>A certificate granted for mainly memorization, where no new modes of thinking or doing were involved, is not worth tends of thousands of dollars.
And here is your straw man. Nobody said they were worth that much. You haven't demonstrated that a significant portion of any major exhibits these traits.
Four years of a young person's time is worth tens of thousands of dollars. So beyond the direct cost of education, that is the opportunity cost, to the individual and to society. I think that's money well spent for e.g. a proper liberal arts degree. It isn't for a piece of paper pursued for its own end.
You haven't presented evidence or sources that any individual major is "A certificate granted for mainly memorization, where no new modes of thinking or doing were involved."
This is the basis of your entire point, and you haven't backed it up with anything of substance. You can keep tossing red herrings, but this hasn't been addressed.
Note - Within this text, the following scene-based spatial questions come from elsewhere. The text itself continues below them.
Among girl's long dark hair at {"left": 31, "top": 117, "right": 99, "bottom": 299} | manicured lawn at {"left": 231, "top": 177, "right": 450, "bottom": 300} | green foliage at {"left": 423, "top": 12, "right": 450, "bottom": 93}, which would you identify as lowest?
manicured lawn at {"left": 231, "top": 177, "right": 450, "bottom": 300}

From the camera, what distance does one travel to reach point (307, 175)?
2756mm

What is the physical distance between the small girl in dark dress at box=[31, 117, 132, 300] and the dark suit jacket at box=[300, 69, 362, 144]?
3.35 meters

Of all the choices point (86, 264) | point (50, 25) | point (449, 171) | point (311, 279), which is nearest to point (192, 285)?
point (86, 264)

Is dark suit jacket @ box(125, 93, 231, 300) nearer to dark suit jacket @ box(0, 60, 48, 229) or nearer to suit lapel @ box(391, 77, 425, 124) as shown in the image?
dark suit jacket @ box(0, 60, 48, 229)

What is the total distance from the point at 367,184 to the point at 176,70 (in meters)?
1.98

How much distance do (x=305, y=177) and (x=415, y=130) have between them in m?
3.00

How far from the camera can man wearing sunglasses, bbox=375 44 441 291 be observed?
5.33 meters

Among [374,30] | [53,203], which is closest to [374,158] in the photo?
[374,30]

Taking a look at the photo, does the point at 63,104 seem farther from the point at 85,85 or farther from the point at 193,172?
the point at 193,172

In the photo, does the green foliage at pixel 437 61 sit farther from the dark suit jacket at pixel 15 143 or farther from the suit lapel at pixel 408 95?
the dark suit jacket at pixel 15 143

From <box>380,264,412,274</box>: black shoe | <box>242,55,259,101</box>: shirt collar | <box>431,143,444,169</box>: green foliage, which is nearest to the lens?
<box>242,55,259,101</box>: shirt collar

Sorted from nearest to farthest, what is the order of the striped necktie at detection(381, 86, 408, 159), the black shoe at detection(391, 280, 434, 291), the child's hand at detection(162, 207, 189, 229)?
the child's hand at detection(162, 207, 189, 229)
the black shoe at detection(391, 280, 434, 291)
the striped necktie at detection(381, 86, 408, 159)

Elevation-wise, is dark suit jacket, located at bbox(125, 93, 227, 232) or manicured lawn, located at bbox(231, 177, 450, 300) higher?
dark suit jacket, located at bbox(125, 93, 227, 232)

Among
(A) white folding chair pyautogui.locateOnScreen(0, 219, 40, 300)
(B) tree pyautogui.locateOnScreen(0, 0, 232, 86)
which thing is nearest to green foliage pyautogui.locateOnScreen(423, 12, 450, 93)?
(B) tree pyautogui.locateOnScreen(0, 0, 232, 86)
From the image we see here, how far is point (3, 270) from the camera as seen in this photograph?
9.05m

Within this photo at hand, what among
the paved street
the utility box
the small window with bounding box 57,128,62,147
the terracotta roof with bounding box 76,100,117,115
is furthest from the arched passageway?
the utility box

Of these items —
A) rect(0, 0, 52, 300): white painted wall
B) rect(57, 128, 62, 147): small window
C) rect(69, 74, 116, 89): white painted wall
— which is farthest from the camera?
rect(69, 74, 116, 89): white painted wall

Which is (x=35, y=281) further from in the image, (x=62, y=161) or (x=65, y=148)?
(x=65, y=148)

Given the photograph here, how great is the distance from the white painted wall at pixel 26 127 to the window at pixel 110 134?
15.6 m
Anecdotally, I have a friend who recently retired from teaching psychology and linguistics at a university level, and his observation over twenty years at the same institution was that standards were aggressively lowered to move more paying customers through the system. Not sure you'd say that's substantial or not, but I'm inclined to believe him.
> Not sure you'd say that's substantial or not, but I'm inclined to believe him.
I would certainly believe that person. However, saying "this major at this school has low standards" is not the same as saying "a bunch of majors at all schools have low standards and are thus worthless."